There are three big buckets of AI. Narrow AI is the class of AI that most AIOps tools are in, capable of performing specific tasks, but not human like. General AI is more like human intelligence and Super AI is intelligence that exceeds humans.
While the future of General AI and Super AI is unknown, narrow AI is already making significant contributions, dramatically increasing the efficiency and effectiveness of operations teams.
Supervised Learning
No discussion of AI/ML can exclude a discussion of Supervised Learning, because it is perhaps the most widely discussed and known machine learning approach. Supervised learning is common in classification and regression processing where there is a desire to train a model to learn the relationship between a label (this is a cat, this is a dog,..) and structure in data.
There are aspects of AIOps for which supervised learning may be well suited, for example root cause analysis on previously captured anomalies. This blog focuses on rapid anomaly detection, ranking, and contextualization from unlabeled data streaming at a rate of millions of messages per second.
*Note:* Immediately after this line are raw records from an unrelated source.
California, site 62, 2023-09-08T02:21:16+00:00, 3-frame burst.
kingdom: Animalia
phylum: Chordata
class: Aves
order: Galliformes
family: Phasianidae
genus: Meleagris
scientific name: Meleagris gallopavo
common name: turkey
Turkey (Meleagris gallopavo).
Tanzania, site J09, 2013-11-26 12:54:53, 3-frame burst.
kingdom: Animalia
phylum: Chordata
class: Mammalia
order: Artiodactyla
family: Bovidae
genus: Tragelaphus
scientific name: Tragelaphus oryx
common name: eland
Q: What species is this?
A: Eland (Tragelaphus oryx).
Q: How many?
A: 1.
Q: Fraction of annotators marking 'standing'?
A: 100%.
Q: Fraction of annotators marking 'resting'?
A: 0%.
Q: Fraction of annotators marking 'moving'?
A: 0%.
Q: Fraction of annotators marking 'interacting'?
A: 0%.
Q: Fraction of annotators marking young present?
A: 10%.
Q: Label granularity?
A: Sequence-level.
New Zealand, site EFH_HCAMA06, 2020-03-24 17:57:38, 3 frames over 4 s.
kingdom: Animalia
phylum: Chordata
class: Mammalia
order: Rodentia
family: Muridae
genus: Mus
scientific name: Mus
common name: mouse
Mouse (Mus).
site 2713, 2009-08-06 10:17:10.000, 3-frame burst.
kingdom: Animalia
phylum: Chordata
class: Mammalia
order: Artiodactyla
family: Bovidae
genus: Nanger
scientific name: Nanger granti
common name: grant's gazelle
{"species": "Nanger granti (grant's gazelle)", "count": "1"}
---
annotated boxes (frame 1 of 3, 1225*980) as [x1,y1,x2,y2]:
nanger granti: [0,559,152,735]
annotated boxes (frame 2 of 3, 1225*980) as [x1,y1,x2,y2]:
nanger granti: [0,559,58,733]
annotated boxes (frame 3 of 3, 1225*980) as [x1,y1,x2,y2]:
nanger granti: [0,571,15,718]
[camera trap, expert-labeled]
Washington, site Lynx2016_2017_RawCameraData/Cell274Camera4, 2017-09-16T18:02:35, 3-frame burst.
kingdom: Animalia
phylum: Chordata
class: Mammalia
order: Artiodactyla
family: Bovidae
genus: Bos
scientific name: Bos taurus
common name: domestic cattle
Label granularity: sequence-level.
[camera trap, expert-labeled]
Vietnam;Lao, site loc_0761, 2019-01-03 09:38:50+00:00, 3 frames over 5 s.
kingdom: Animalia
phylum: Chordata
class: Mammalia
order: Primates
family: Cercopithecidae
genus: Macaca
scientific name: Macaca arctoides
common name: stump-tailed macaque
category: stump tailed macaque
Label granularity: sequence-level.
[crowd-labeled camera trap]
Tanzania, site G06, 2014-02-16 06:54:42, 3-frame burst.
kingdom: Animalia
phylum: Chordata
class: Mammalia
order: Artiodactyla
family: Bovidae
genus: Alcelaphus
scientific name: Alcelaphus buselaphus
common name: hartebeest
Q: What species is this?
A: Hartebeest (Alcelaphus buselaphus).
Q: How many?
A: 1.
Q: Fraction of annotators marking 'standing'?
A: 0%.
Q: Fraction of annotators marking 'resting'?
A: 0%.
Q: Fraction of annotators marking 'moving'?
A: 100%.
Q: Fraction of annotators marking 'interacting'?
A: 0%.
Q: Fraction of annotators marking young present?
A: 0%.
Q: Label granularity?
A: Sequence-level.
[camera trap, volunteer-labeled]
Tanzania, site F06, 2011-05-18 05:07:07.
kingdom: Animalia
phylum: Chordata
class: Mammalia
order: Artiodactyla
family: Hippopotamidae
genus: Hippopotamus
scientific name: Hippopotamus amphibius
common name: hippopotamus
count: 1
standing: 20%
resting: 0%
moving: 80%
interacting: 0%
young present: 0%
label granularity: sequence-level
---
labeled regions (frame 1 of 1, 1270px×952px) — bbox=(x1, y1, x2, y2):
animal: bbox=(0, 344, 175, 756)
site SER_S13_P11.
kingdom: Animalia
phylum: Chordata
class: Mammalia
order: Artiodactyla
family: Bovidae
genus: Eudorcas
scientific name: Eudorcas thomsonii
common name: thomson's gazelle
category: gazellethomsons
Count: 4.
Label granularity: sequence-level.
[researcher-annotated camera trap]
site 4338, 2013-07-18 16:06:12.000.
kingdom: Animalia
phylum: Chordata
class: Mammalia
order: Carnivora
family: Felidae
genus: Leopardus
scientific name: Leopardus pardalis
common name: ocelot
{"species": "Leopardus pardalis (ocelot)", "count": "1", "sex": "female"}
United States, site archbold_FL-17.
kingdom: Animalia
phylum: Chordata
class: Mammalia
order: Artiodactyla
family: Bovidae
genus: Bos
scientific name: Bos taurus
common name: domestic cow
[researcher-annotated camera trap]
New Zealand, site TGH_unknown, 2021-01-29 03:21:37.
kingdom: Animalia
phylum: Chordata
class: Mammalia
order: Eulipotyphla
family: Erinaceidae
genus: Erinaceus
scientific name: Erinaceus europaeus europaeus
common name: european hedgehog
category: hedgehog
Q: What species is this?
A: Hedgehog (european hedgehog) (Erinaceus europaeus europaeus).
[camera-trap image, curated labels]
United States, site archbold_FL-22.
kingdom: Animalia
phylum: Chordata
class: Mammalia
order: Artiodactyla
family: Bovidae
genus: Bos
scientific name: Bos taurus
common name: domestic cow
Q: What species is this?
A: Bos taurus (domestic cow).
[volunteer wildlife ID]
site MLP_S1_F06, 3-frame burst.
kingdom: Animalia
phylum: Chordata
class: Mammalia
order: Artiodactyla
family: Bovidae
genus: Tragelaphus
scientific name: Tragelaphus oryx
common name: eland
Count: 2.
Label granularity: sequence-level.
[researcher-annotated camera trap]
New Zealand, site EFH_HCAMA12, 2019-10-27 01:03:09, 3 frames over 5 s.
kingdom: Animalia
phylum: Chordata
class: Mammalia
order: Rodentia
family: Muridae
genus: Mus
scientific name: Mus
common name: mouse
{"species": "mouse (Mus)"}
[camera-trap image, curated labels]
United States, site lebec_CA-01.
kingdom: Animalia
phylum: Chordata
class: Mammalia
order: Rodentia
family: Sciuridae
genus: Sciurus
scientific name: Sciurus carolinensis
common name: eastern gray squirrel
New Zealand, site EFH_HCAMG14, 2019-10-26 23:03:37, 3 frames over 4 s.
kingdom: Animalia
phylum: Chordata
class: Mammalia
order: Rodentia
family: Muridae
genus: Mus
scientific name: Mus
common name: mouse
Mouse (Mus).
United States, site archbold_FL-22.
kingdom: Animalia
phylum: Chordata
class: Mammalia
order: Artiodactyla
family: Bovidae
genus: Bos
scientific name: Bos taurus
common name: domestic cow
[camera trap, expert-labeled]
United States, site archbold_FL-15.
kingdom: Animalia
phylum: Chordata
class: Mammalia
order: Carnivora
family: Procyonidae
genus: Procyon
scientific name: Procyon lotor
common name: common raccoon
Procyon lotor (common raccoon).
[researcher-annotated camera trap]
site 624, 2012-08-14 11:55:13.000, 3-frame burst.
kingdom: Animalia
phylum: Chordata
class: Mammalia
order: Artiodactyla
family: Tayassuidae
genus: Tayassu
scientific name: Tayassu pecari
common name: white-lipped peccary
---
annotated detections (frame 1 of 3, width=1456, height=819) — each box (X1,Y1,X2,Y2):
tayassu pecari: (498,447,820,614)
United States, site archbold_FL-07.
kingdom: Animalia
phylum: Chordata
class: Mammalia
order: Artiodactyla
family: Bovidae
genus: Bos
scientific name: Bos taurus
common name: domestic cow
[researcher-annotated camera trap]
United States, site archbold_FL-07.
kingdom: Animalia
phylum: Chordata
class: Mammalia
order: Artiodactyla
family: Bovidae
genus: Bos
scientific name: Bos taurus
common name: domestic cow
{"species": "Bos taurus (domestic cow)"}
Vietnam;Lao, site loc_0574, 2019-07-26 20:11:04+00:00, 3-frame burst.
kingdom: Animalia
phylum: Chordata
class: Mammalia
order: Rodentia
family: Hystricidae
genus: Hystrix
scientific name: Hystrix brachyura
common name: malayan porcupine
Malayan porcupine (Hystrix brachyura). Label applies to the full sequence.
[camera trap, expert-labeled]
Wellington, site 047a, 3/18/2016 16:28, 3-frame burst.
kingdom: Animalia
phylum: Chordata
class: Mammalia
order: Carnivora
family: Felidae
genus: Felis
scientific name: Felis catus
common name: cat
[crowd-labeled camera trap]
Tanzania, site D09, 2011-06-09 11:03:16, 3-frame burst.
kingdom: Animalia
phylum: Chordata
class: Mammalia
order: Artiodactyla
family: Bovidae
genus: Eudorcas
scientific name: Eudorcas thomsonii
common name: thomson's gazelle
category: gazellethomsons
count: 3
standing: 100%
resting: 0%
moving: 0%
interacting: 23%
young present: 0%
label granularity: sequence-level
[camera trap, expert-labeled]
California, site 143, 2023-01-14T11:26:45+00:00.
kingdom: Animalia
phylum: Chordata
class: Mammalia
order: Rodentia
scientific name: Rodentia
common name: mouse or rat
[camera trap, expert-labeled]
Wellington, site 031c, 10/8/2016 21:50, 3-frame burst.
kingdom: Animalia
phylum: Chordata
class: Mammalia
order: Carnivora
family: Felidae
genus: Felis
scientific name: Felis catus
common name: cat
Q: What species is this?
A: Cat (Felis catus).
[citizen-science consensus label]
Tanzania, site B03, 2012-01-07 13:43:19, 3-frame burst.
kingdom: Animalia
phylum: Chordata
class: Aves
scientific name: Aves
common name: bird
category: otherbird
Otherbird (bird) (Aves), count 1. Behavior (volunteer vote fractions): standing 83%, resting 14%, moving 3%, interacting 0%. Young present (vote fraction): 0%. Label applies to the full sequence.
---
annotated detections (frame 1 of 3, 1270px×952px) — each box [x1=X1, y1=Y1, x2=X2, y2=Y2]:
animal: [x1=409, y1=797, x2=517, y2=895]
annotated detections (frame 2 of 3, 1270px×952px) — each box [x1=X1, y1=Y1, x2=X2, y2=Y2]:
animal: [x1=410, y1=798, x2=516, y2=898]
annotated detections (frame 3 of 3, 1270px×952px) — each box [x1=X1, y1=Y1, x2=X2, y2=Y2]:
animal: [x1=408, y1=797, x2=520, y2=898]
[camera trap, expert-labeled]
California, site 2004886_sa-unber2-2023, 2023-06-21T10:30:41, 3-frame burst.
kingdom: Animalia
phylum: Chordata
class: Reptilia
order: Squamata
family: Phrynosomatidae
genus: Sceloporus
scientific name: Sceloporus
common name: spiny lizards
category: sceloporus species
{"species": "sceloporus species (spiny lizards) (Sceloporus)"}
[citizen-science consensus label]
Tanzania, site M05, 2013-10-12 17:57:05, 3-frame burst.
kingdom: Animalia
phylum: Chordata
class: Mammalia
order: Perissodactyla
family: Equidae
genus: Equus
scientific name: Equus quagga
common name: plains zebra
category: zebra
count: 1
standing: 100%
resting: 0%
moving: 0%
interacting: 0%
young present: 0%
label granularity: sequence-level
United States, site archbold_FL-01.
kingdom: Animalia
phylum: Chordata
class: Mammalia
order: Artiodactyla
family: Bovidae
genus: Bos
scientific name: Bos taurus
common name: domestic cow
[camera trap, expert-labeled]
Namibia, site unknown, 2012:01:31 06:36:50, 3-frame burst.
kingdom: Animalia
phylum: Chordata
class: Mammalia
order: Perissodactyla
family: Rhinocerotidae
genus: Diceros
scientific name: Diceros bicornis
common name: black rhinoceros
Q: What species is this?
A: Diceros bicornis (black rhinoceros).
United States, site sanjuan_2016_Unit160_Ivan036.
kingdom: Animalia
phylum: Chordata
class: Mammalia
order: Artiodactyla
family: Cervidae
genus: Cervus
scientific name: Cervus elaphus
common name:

Rapid anomaly detection approaches that are already delivering significant value include unsupervised learning and self-supervised learning. Neither require long training times or rely on large datasets of previously labelled data.
Unsupervised Learning
Unsupervised learning is a way of learning structure without any hints about what that structure is, i.e., labelled data. An example is clustering like structures. This approach is extremely helpful in network health applications where the goal is to contextualize and correlate many different types and sources of data.
Unlike static rules-based systems, with unsupervised learning, a dynamically assembled and filtered view of network & applications is created. Analysis adjusts to the available data, rather than using rules-based logic that works best in the presence of specific data.
Anomaly sources and connections to other resources are identified. Correlation also occurs across time. A configuration change that occurred before the emergence of the anomaly can be correlated with the anomaly, and operations teams can quickly drill down on what the configuration change was. Other context, such as inventory data can be used to provide a richer view of anomaly sources and connections.
A clear and noise-reduced story of health is created, focusing the energies, experience and skills of operations teams on next steps: collaboration and action.
Most importantly, this approach discovers anomalies that have never been seen or occurred before. This is critical in increasingly dynamic and complex environments.
Self-Supervised Learning
Self-supervised learning is an approach that is often asserted as being close to how people learn. Learning by observation.
In network health applications, it is common to monitor thousands of specific measurements, and then alert based on threshold violations. Thresholds can be set manually by operations teams or default heuristics can be applied. Both approaches have challenges ranging from the time to maintain, to a flood of false alarms.
A better approach is to use self-supervised learning. Observe what is “normal”, and then alert based on algorithmic deviations from a normal-based prediction. In this way, thresholds are not only dynamic, they are automated. Less noise, and less manual threshold setting by operations teams.
Conclusion
The human imagination, aided by science fiction fantasies created for entertainment purposes, often creates expectations that are ahead of where technology currently is. In the case of AI, that expectation is general AI and super AI. However, narrow AI is real, and applied intelligently, is delivering significant value for operations teams.
The use of terms AI/ML and AIOps for anomaly detection are derived from unsupervised learning and self-supervised learning. In addition to approaches that are recognized as “AI/ML”, other algorithms are used, for example recommender systems for ranking.